Initially, the antenna did not tune on 40 CW. After playing around with the hairpin coil, it finds a match on 40 CW. So it tunes quickly from 60 meters and up. On 80 meters the tuner struggles. It will quit trying after a while. Strangely if a reapply RF, the SWR is good. In any case, 80 meters will be the exception for my operating. Since I now have a remote tuner in the middle of the yard, I could experiment with some wires to make a doublet or maybe turn the V8 into an inverted L for the low bands. I do have a tree on each side fence line to run a wire to. I think I will find out what the stock antenna will do first.

The hair-pin coil
I have consistent noise from those powerlines.
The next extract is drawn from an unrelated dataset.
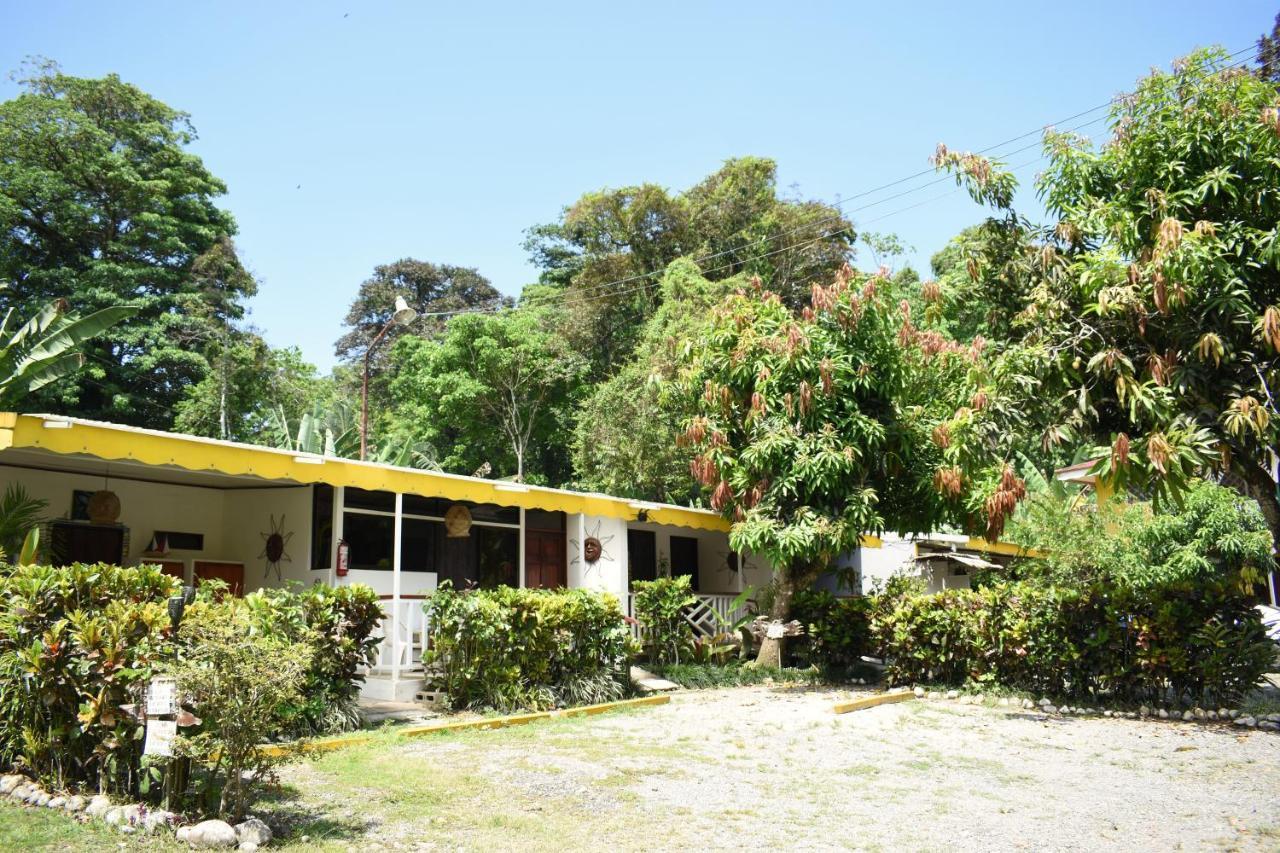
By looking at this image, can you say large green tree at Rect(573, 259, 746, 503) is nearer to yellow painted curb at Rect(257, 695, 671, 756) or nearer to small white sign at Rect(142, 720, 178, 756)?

It sounds like arcing, and I should call the power company. Short of that, I have a W6LVP broadband loop mounted on a short post with a rotator in the front of the house. This antenna is much quieter, and I can null the noise to some degree. Therefore the V8 is mainly a transmit antenna. I am delighted with the W6LVP loop.

The antenna slips into a PVC pipe buried 18 inches.
I have had several rag-chew QSOs on 40 CW for a start. If the solar cycle gets cranking, I will be ready for the high bands. I am a little nervous about lightening. However, I can lift off the vertical section of the antenna and lay it on the ground. Then the antenna is much less of a target.

The N6BT Bravo 7K predecessor to the V8
The bottom line, I am going to enjoy this antenna. I can now get on the HF bands from the house. Thanks to Tom N6BT for an antenna solution that works for my situation. This antenna is available exclusively from Ham Radio Outlet. The tuner is a separate purchase.